Plant & Animal Genomes XVI Conference

January 12-16, 2008
Town & Country Convention Center
San Diego, CA

Musa Genetic Mapping

Isabelle Hippolyte¹ , Marc Seguin¹ , Frederic Bakry¹ , Laetitia Gardes¹ , Franc C. Baurens¹ , Robert N Miller⁵ , Imtiaz A Khan⁶ , Christophe Jenny ³ , Francoise Carreel² , Eric Huttner⁵ , Xavier Perrier¹ , Andrzej Kilian⁵ , Ange M Risterucci¹ , Jean C. Glaszmann¹

¹  CIRAD - BIOS -Avenue Agropolis - 34398 Montpellier Cedex 5 –France

²  CIRAD – BIOS - Campus international de Baillarguet - 34398 Montpellier Cedex 5 - France

³  CIRAD-Station de Neufchâteau - Sainte-Marie - 97130 Capesterre-Belle-Eau - Guadeloupe -France

⁴  Diversity Arrays Technology - PO Box 7141- Yarralumla- ACT 2600, Australia

⁵  Universidade Católica de Brasília - UCB / CAMPUS II - SGAN Qd. 916 Módulo B, Av. W5 Norte CEP: 70.790-160 - Brasília/DF – Brasil

⁶  Nuclear Institute of Agriculture, Tando Jam, Sindh – Pakistan

We report a reference map of Musa acuminata from 180 individuals of BORLI population. This F1 population derived from the cross between M.a. ‘Borneo’ x M.a. ‘Pisang Lilin’ which was chosen for mapping mainly because of the great heterozygosity of both parents (76 % each).

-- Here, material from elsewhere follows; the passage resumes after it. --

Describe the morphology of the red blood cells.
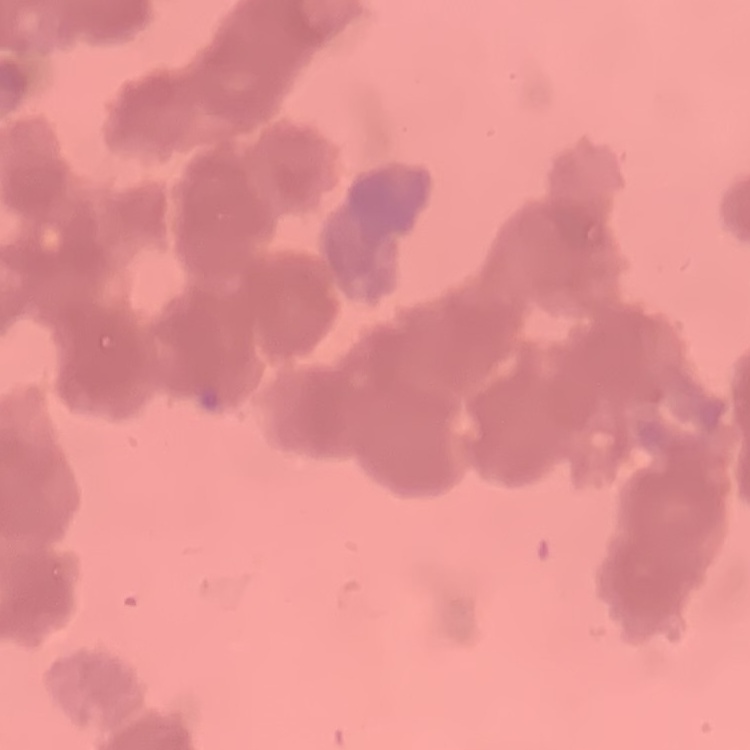
Rouleaux formation.

stain: Field's or Giemsa
image_type: square crop of a larger photomicrograph
preparation: thin peripheral smearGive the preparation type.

For map construction we genotyped 180 SSR markers on 180 individuals, 12 RGA-RFLP probes on 112 individuals and 380 DArT markers on 92 individuals. Using the software Joinmap 4 at LOD 5, Kosambi calculation distance and the regression mapping algorithm, we defined 11 main linkage groups, as expected, on Borneo parent and 10 on Pisang lilin due to one translocation event in the male parent. Despite structural differences between the parents, a consensus map was built. In order to check genotyping results and to analyse structural rearrangements, we developed an original method using Neighbor Joining algorithm implemented in the genetic diversity software Darwin5. It allows visualizing graphically disruptions in alignments arising from these structural rearrangements.